Biddle managed the Bank with undeniable competence and skill, bringing stability and order to the nation’s chaotic banking system. But his exceptional talents and abilities encouraged a characteristic flaw. He was arrogant. He failed to see that he and his Bank depended more on the government’s favor than the government depended on him and his Bank. His and his allies’ conduct throughout the Bank War amounted to a perfect illustration of John Kenneth Galbraith’s observation, “People of privilege will always risk their complete destruction rather than surrender any material part of their advantage.”
“No officer of the Government, from the President downwards, has the least right, the least authority, the least pretense, for interference in the concerns of the bank,” Biddle declared. This was unbelievably rich. The Bank was by law the only place where the government could park the public’s money, money the Bank could lend freely to anyone, on any terms.

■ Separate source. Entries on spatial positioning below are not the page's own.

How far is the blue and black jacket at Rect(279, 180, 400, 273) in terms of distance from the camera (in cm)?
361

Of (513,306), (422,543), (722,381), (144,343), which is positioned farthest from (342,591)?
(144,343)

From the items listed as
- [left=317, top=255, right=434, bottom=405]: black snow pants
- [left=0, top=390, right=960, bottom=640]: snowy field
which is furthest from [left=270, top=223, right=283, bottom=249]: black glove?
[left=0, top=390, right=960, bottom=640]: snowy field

Biddle seemed to go out of his way to make the anomalous position of the Bank—a privately owned and run institution wielding enormous public power—as flagrant and obnoxious as possible. Those who managed the Bank, he wrote, “should be at all times prepared to execute the orders of the board in direct opposition, if need be, to the personal interests and wishes of the President and every officer of the Government.”

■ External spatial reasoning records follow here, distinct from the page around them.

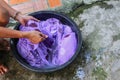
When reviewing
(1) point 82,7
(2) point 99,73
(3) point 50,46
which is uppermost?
(1) point 82,7

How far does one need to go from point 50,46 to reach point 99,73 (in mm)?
494

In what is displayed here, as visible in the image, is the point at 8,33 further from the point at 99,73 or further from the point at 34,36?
the point at 99,73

When asked during public testimony whether the Bank had ever “oppressed” any of the State banks, Biddle answered “Never.” But he immediately added, “There are very few banks which might not have been destroyed by an exertion of the powers of the bank.” He thought this demonstrated his high-minded restraint. His critics interpreted it differently.
Though the Bank’s charter was not due to expire until 1836, Jackson’s hostility was obvious from the moment he came into office in 1829. “I do not dislike your bank any more than all banks,” Jackson had told Biddle, a statement that was neither intended nor received as a reassurance.

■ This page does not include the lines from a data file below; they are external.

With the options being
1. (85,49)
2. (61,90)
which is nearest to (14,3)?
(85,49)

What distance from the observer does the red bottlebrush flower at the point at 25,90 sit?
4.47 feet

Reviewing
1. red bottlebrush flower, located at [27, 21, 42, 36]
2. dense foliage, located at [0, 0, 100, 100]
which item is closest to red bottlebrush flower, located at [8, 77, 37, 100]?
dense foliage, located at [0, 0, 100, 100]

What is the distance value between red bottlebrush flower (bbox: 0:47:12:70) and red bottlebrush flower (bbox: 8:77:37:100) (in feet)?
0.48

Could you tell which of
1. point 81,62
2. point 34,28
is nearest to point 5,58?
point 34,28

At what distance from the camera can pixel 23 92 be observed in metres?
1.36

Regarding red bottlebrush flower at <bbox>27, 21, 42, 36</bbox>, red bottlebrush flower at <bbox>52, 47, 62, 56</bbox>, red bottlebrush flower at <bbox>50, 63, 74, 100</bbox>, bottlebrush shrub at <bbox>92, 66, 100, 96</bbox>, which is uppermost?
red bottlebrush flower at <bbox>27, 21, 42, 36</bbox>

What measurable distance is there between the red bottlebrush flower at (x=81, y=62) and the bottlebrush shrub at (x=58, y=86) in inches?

Biddle and his allies decided to push through legislation rechartering the Bank before Jackson stood for reelection in 1832. Confidently rejecting most reform proposals, the Bank’s friends calculated that Jackson would not dare risk a controversy over the Bank in an election year. It was the first of several spectacular miscalculations.
“It is to be regretted that the rich and powerful too often bend the acts of government to their selfish purposes,” Jackson declared in his message vetoing the Bank’s charter.